Please print every record below exactly as it reads.
------------------------------------------------------------
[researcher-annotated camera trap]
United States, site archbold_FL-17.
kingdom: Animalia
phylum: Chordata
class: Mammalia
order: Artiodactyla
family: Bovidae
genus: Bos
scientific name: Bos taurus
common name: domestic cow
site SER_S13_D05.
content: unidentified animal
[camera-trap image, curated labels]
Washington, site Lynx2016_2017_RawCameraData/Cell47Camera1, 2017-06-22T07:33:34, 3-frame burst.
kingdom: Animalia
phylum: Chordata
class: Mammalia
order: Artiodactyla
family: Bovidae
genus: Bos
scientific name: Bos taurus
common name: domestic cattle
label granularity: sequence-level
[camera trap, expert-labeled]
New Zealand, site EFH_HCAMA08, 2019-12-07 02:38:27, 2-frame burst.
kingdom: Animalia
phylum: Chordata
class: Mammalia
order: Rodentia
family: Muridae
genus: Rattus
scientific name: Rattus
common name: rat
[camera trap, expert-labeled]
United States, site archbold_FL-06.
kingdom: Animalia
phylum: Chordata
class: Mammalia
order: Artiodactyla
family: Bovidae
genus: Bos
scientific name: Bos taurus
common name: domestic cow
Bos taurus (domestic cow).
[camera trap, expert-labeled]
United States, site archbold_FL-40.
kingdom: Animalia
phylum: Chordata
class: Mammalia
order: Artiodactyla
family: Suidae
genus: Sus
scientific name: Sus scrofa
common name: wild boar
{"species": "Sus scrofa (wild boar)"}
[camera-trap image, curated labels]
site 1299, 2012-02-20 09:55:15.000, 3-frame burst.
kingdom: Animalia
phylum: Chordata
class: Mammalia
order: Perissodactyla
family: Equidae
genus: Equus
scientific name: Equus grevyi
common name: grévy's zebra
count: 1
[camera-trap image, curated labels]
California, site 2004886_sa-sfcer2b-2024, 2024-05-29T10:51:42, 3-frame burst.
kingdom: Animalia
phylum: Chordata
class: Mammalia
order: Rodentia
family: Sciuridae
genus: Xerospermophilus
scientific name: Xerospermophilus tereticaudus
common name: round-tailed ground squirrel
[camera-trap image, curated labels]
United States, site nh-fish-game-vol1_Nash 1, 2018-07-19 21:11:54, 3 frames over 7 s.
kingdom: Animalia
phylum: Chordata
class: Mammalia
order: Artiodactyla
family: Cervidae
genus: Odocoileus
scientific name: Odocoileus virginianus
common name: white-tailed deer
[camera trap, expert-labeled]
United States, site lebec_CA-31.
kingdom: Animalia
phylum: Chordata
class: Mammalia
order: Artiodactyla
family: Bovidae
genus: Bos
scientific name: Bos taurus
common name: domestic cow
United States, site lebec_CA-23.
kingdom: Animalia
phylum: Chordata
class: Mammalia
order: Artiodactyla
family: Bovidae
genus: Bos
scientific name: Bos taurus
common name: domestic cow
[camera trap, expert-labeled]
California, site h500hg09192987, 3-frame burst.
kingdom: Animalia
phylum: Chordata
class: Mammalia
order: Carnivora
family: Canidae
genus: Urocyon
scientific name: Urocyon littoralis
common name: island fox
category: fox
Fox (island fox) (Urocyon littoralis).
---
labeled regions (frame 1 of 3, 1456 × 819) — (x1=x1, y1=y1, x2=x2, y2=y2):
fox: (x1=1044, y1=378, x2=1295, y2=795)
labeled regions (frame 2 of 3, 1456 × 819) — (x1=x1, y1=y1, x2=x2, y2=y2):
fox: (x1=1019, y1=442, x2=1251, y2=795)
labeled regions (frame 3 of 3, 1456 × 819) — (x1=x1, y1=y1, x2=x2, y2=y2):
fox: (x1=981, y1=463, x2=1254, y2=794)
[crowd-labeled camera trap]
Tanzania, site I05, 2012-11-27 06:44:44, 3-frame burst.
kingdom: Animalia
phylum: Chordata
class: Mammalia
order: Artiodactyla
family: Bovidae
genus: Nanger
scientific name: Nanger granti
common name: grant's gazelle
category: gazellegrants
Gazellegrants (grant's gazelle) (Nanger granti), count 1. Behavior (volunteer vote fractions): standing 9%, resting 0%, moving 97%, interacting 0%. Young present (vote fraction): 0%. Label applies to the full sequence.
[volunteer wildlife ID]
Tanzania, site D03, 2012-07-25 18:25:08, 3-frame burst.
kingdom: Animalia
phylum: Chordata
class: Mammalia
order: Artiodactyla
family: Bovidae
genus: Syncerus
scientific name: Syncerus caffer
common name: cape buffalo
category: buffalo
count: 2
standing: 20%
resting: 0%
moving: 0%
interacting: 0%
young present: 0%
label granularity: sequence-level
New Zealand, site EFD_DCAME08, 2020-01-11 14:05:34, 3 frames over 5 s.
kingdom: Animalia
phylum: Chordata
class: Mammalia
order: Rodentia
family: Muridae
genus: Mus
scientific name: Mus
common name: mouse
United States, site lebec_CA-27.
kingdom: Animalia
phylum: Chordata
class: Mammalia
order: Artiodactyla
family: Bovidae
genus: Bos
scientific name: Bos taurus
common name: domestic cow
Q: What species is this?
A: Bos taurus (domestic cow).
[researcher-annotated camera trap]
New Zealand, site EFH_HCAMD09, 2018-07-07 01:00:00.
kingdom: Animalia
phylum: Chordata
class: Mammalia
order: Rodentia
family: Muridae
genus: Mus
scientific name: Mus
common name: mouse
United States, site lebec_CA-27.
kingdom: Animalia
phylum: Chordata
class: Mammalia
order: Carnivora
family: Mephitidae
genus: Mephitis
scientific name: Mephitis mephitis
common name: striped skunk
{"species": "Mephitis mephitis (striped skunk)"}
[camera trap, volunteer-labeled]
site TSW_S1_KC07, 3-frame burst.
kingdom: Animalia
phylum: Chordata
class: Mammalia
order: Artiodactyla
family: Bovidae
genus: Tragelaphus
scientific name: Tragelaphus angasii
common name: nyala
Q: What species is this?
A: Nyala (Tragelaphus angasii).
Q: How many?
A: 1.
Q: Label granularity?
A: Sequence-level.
------------------------------------------------------------
Answer ->
[researcher-annotated camera trap]
United States, site archbold_FL-17.
kingdom: Animalia
phylum: Chordata
class: Mammalia
order: Artiodactyla
family: Bovidae
genus: Bos
scientific name: Bos taurus
common name: domestic cow
site SER_S13_D05.
content: unidentified animal
[camera-trap image, curated labels]
Washington, site Lynx2016_2017_RawCameraData/Cell47Camera1, 2017-06-22T07:33:34, 3-frame burst.
kingdom: Animalia
phylum: Chordata
class: Mammalia
order: Artiodactyla
family: Bovidae
genus: Bos
scientific name: Bos taurus
common name: domestic cattle
label granularity: sequence-level
[camera trap, expert-labeled]
New Zealand, site EFH_HCAMA08, 2019-12-07 02:38:27, 2-frame burst.
kingdom: Animalia
phylum: Chordata
class: Mammalia
order: Rodentia
family: Muridae
genus: Rattus
scientific name: Rattus
common name: rat
[camera trap, expert-labeled]
United States, site archbold_FL-06.
kingdom: Animalia
phylum: Chordata
class: Mammalia
order: Artiodactyla
family: Bovidae
genus: Bos
scientific name: Bos taurus
common name: domestic cow
Bos taurus (domestic cow).
[camera trap, expert-labeled]
United States, site archbold_FL-40.
kingdom: Animalia
phylum: Chordata
class: Mammalia
order: Artiodactyla
family: Suidae
genus: Sus
scientific name: Sus scrofa
common name: wild boar
{"species": "Sus scrofa (wild boar)"}
[camera-trap image, curated labels]
site 1299, 2012-02-20 09:55:15.000, 3-frame burst.
kingdom: Animalia
phylum: Chordata
class: Mammalia
order: Perissodactyla
family: Equidae
genus: Equus
scientific name: Equus grevyi
common name: grévy's zebra
count: 1
[camera-trap image, curated labels]
California, site 2004886_sa-sfcer2b-2024, 2024-05-29T10:51:42, 3-frame burst.
kingdom: Animalia
phylum: Chordata
class: Mammalia
order: Rodentia
family: Sciuridae
genus: Xerospermophilus
scientific name: Xerospermophilus tereticaudus
common name: round-tailed ground squirrel
[camera-trap image, curated labels]
United States, site nh-fish-game-vol1_Nash 1, 2018-07-19 21:11:54, 3 frames over 7 s.
kingdom: Animalia
phylum: Chordata
class: Mammalia
order: Artiodactyla
family: Cervidae
genus: Odocoileus
scientific name: Odocoileus virginianus
common name: white-tailed deer
[camera trap, expert-labeled]
United States, site lebec_CA-31.
kingdom: Animalia
phylum: Chordata
class: Mammalia
order: Artiodactyla
family: Bovidae
genus: Bos
scientific name: Bos taurus
common name: domestic cow
United States, site lebec_CA-23.
kingdom: Animalia
phylum: Chordata
class: Mammalia
order: Artiodactyla
family: Bovidae
genus: Bos
scientific name: Bos taurus
common name: domestic cow
[camera trap, expert-labeled]
California, site h500hg09192987, 3-frame burst.
kingdom: Animalia
phylum: Chordata
class: Mammalia
order: Carnivora
family: Canidae
genus: Urocyon
scientific name: Urocyon littoralis
common name: island fox
category: fox
Fox (island fox) (Urocyon littoralis).
---
labeled regions (frame 1 of 3, 1456 × 819) — (x1=x1, y1=y1, x2=x2, y2=y2):
fox: (x1=1044, y1=378, x2=1295, y2=795)
labeled regions (frame 2 of 3, 1456 × 819) — (x1=x1, y1=y1, x2=x2, y2=y2):
fox: (x1=1019, y1=442, x2=1251, y2=795)
labeled regions (frame 3 of 3, 1456 × 819) — (x1=x1, y1=y1, x2=x2, y2=y2):
fox: (x1=981, y1=463, x2=1254, y2=794)
[crowd-labeled camera trap]
Tanzania, site I05, 2012-11-27 06:44:44, 3-frame burst.
kingdom: Animalia
phylum: Chordata
class: Mammalia
order: Artiodactyla
family: Bovidae
genus: Nanger
scientific name: Nanger granti
common name: grant's gazelle
category: gazellegrants
Gazellegrants (grant's gazelle) (Nanger granti), count 1. Behavior (volunteer vote fractions): standing 9%, resting 0%, moving 97%, interacting 0%. Young present (vote fraction): 0%. Label applies to the full sequence.
[volunteer wildlife ID]
Tanzania, site D03, 2012-07-25 18:25:08, 3-frame burst.
kingdom: Animalia
phylum: Chordata
class: Mammalia
order: Artiodactyla
family: Bovidae
genus: Syncerus
scientific name: Syncerus caffer
common name: cape buffalo
category: buffalo
count: 2
standing: 20%
resting: 0%
moving: 0%
interacting: 0%
young present: 0%
label granularity: sequence-level
New Zealand, site EFD_DCAME08, 2020-01-11 14:05:34, 3 frames over 5 s.
kingdom: Animalia
phylum: Chordata
class: Mammalia
order: Rodentia
family: Muridae
genus: Mus
scientific name: Mus
common name: mouse
United States, site lebec_CA-27.
kingdom: Animalia
phylum: Chordata
class: Mammalia
order: Artiodactyla
family: Bovidae
genus: Bos
scientific name: Bos taurus
common name: domestic cow
Q: What species is this?
A: Bos taurus (domestic cow).
[researcher-annotated camera trap]
New Zealand, site EFH_HCAMD09, 2018-07-07 01:00:00.
kingdom: Animalia
phylum: Chordata
class: Mammalia
order: Rodentia
family: Muridae
genus: Mus
scientific name: Mus
common name: mouse
United States, site lebec_CA-27.
kingdom: Animalia
phylum: Chordata
class: Mammalia
order: Carnivora
family: Mephitidae
genus: Mephitis
scientific name: Mephitis mephitis
common name: striped skunk
{"species": "Mephitis mephitis (striped skunk)"}
[camera trap, volunteer-labeled]
site TSW_S1_KC07, 3-frame burst.
kingdom: Animalia
phylum: Chordata
class: Mammalia
order: Artiodactyla
family: Bovidae
genus: Tragelaphus
scientific name: Tragelaphus angasii
common name: nyala
Q: What species is this?
A: Nyala (Tragelaphus angasii).
Q: How many?
A: 1.
Q: Label granularity?
A: Sequence-level.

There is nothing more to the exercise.